Located on an outcrop of oil-stained sand near a small stream bank in Southern California, the Belridge Oil Company Well No. 101 was started on March 11, 1911 and finished on April 21, 1911. The driller’s log shows the well penetrated 238m of clay, tar sand, oil sand, and shale. They perforated an oil sand interval from 198m to 231m in the Pleistocene Tulare Formation and the underlying Upper Miocene Monterey Formation diatomite. The well’s initial production was 100 bpd of 23.4° API gravity oil. This new field would be called South Belridge and the discovery of the North Belridge Field would follow one year later.

These were indeed humble beginnings for the field. The Belridge Oil Company’s own Valuation Report in 1919 stated, “...within ten years both pools will be commercially exhausted.” However, new steel derricks and diesel engines introduced in the late 1920s enabled safer and deeper wells to be drilled in the field.
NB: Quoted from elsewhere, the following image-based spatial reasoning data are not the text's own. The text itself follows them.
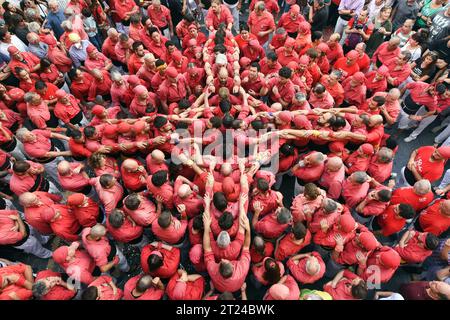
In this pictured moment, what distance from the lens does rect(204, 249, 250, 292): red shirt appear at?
499 cm

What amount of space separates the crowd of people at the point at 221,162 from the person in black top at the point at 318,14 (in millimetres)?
66

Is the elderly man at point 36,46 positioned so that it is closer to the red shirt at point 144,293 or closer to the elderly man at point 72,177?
the elderly man at point 72,177

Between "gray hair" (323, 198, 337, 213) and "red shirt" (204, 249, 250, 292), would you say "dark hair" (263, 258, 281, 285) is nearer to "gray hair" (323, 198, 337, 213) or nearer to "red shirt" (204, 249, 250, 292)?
"red shirt" (204, 249, 250, 292)

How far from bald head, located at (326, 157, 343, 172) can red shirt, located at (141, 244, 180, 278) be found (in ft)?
10.7

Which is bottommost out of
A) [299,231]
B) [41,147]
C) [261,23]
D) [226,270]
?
[226,270]

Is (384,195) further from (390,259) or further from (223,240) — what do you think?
(223,240)

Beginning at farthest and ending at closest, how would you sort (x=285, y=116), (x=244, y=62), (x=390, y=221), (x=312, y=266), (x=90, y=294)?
1. (x=244, y=62)
2. (x=285, y=116)
3. (x=390, y=221)
4. (x=312, y=266)
5. (x=90, y=294)

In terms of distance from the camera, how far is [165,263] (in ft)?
17.2

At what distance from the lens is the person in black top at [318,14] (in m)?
9.89

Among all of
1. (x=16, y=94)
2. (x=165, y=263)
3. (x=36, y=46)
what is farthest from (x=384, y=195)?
(x=36, y=46)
By 1934, the field held the deepest well drilled in the world at 3,468m. Consequently, new oil pools were discovered in the North Belridge Field and it remained an important petroleum resource throughout World War II.

Peak daily production for the 24 km long by 5 km wide field was 186,000 boe in 1986. Today, daily production is at 80,500 boe and the field has produced over 1.6 Bbo of the 6 Bbo in place. More than 25,000 wells have been drilled in the structure, giving Belridge the closest well spacing of any field in the world, with vertical and horizontal wells as close as 11.5m. Through the use of new technology and ideas, over 700 new wells have been drilled and completed each year since 2005 in an effort to recover much more oil. Also, after a gap of many years, new exploration wells are being drilled to look for deeper structural and stratigraphic traps.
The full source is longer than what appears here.